··· Text block

The short answer is that FRNs protect against inflation slightly more than fixed-rate bonds, but not nearly as well as true TIPS-style bonds. This also goes, incidentally, for CPI-linked floaters that pay back par at maturity.

However, there are a number of advisors who advocate FRNs as an inflation hedge; my purpose here is to illustrate why this is not correct.

There are reasonable-sounding arguments to be made about the utility of FRNs as an inflation hedge. Where central bankers employ a Taylor-Rule-based approach, it is plausible to argue that short rates ought to be made to track inflation fairly explicitly, and even to outperform when inflation is rising as policymakers seek to establish positive real rates. And indeed, history shows this to be the case as LIBOR tracks CPI with some reasonable fidelity (the correlation between month-end 3m Libor and contemporaneous Y/Y CPI is 0.59 since 1985, see chart below, data sourced from Bloomberg).

liborcpi

It bears noting that the correlation of Libor with forward-looking inflation is not as strong, but these are still reasonable correlations for financial markets.

The correlation between inflation and T-Bills has a much longer history, and a higher correlation (0.69) as a result of tracking well through the ‘80s inflation (see chart below, source Bloomberg and Economagic.com).

······

→ **Task goal**
Retype the part of the passage on floating-rate notes and inflation that opens with the words "The short answer" and closes with "par at maturity.". The lines that come next have no connection to the passage on floating-rate notes and inflation.

··· Record excerpts

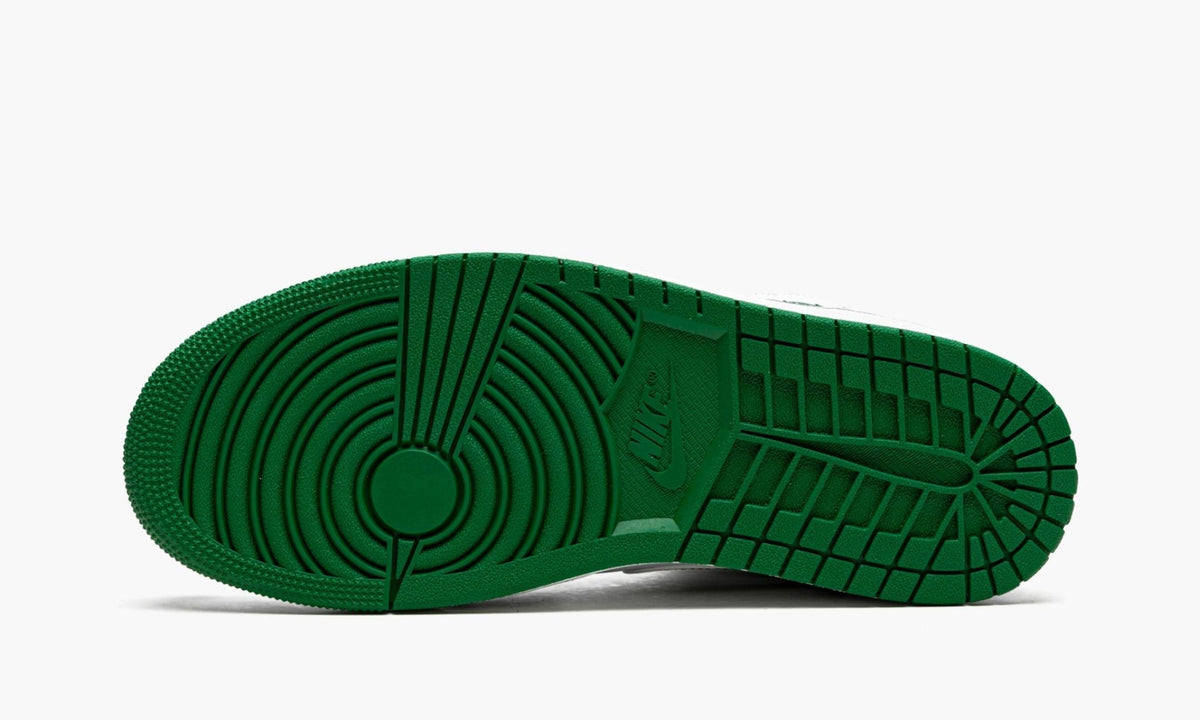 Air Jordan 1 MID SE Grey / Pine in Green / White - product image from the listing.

······
··· Record excerpts

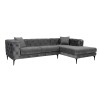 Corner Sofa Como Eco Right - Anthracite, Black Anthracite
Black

······

→ **Solved exercise**
The short answer is that FRNs protect against inflation slightly more than fixed-rate bonds, but not nearly as well as true TIPS-style bonds. This also goes, incidentally, for CPI-linked floaters that pay back par at maturity.